Judge Thomas Wine on Thursday denied the archdiocese's motion for summary judgment in the case of Kyle Burden, the only plaintiff who opted out of the $25.7million settlement of sexual-abuse lawsuits. The judge ruled that the church failed to prove that Burden hadn't filed his lawsuit in a timely fashion.

Burden said he was ecstatic with the decision and hopes his lawsuit will bring answers to the questions he has for Archbishop Thomas Kelly. "I want to know how he could allow this to happen to so many people," he said. "I want to know how he could let priests who victimized children continue to operate in the archdiocese."

Burden said he and his attorney, Wallace Rogers, would ask for a trial date this month with the hope of taking Kelly's deposition in December.

Archdiocesan spokeswoman Cecelia Price said that she had not seen the ruling and that the church does not discuss pending litigation

It is unclear whether Wine's decision will be a signal of things to come for the remaining lawsuits against the church. But the church has offered a similar argument in other lawsuits, that the complaints were filed too late.

Rogers said Burden's suit was slightly different from other pending cases, in that the church claimed Burden should have come forward more than a decade ago, before it was widely known that the archdiocese had known about abuse by priests.

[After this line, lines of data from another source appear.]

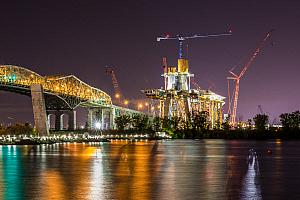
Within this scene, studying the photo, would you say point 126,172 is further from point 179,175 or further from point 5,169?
point 5,169

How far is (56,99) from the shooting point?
160 meters

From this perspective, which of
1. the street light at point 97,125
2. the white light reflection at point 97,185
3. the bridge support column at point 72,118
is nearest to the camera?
the white light reflection at point 97,185

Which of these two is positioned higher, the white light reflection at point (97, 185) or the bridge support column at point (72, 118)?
the bridge support column at point (72, 118)

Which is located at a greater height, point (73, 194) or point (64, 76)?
point (64, 76)

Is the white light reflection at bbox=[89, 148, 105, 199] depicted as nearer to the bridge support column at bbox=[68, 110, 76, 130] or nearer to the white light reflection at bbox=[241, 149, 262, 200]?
the white light reflection at bbox=[241, 149, 262, 200]

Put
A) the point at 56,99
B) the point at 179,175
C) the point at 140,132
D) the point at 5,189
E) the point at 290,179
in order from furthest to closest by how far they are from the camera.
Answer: the point at 140,132 < the point at 56,99 < the point at 179,175 < the point at 290,179 < the point at 5,189

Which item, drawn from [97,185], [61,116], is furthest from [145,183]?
[61,116]

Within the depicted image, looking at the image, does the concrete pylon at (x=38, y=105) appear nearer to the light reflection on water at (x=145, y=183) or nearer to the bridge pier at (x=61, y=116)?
the bridge pier at (x=61, y=116)

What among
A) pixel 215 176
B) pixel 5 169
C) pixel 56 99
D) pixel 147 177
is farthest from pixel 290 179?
pixel 56 99

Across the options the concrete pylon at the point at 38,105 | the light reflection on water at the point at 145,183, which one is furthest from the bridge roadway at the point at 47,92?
the light reflection on water at the point at 145,183

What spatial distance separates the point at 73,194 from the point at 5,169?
15.9 metres

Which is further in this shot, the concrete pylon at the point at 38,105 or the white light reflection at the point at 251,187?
the concrete pylon at the point at 38,105

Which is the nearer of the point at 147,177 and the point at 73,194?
the point at 73,194

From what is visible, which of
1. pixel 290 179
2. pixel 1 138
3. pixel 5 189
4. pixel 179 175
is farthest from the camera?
pixel 1 138
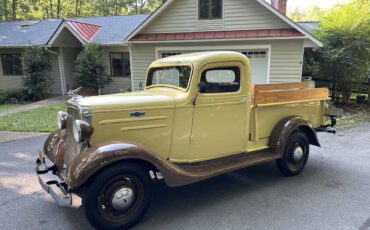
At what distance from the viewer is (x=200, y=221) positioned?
11.8 ft

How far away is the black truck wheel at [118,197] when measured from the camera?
3.20 m

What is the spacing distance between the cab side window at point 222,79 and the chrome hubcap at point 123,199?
171 cm

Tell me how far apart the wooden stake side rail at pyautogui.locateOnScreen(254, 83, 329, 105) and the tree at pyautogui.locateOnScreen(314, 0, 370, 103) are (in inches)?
278

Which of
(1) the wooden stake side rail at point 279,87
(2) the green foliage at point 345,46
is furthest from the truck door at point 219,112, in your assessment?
(2) the green foliage at point 345,46

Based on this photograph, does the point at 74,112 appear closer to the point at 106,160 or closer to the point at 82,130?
the point at 82,130

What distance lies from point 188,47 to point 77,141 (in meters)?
9.44

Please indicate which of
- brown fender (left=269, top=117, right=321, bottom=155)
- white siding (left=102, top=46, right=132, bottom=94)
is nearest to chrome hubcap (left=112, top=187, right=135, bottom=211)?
brown fender (left=269, top=117, right=321, bottom=155)

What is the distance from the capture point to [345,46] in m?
11.3

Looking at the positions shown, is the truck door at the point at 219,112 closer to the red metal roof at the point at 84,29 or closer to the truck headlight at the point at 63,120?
the truck headlight at the point at 63,120

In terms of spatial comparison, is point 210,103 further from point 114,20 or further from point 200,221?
point 114,20

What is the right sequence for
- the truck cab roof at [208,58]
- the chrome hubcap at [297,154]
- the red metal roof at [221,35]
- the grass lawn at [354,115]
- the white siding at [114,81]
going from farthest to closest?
1. the white siding at [114,81]
2. the red metal roof at [221,35]
3. the grass lawn at [354,115]
4. the chrome hubcap at [297,154]
5. the truck cab roof at [208,58]

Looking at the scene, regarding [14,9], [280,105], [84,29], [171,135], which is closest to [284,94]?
[280,105]

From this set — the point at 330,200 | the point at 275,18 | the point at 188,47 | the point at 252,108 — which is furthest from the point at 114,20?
the point at 330,200

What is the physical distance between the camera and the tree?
11.3 metres
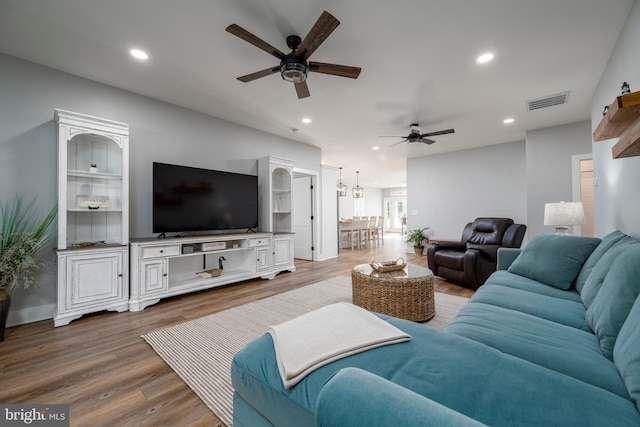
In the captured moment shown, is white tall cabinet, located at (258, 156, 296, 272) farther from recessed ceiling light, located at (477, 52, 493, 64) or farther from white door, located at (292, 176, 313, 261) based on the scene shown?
recessed ceiling light, located at (477, 52, 493, 64)

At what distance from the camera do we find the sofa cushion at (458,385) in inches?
28.2

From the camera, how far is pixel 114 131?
9.82ft

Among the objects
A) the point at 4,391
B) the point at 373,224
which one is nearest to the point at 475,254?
the point at 4,391

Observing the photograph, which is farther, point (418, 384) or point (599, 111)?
point (599, 111)

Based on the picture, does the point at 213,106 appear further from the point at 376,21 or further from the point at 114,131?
the point at 376,21

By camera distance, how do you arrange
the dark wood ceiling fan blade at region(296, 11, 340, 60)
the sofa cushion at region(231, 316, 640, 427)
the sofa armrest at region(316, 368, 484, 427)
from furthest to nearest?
the dark wood ceiling fan blade at region(296, 11, 340, 60), the sofa cushion at region(231, 316, 640, 427), the sofa armrest at region(316, 368, 484, 427)

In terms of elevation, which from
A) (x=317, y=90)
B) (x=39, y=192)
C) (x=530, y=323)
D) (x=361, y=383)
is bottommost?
(x=530, y=323)

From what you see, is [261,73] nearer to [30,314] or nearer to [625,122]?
[625,122]

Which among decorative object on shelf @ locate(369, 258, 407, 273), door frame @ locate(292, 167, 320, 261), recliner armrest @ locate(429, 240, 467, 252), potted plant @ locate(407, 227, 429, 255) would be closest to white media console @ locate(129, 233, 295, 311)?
door frame @ locate(292, 167, 320, 261)

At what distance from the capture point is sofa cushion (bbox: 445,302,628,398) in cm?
98

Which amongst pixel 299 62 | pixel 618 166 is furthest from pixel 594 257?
pixel 299 62

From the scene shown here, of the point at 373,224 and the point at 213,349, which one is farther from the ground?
the point at 373,224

Burden's suit accuses the Rev. Daniel Clark of fondling him in 1982 after Burden, then 12, got a bloody nose while playing softball at St. Rita, where he attended school and Clark was a priest. Burden alleged Clark drove him home and fondled him.

Clark pleaded guilty in 1988 to sexually abusing two boys in 1981 and 1982. He is serving a 10-year prison sentence he received this summer in Bullitt Circuit Court on sexual abuse charges. Since the media covered the 1980s allegations and convictions, Burden was put on notice to file suit, and the statute of limitations began to run, the church claimed.

But Rogers argued that Burden couldn't know that the church knew about Clark's pedophilia beforehand, and that in 1983 the archdiocese sent Clark to counseling. Burden has argued that he didn't learn of Clark's pattern of abuse and the archdiocese's knowledge of it until he read it in newspaper articles last year.

Wine ruled that it was unclear whether Burden, who was enlisted in the Army from December 1987 until 1989, had knowledge of Clark's conviction and knew that he had a claim against the church.

Rogers said he hopes to get a trial date for early next year.

Burden's case is the only one remaining to accuse the archdiocese of concealing abuse by a priest who had been convicted criminally before the surge of more than 250 lawsuits that began in April 2002.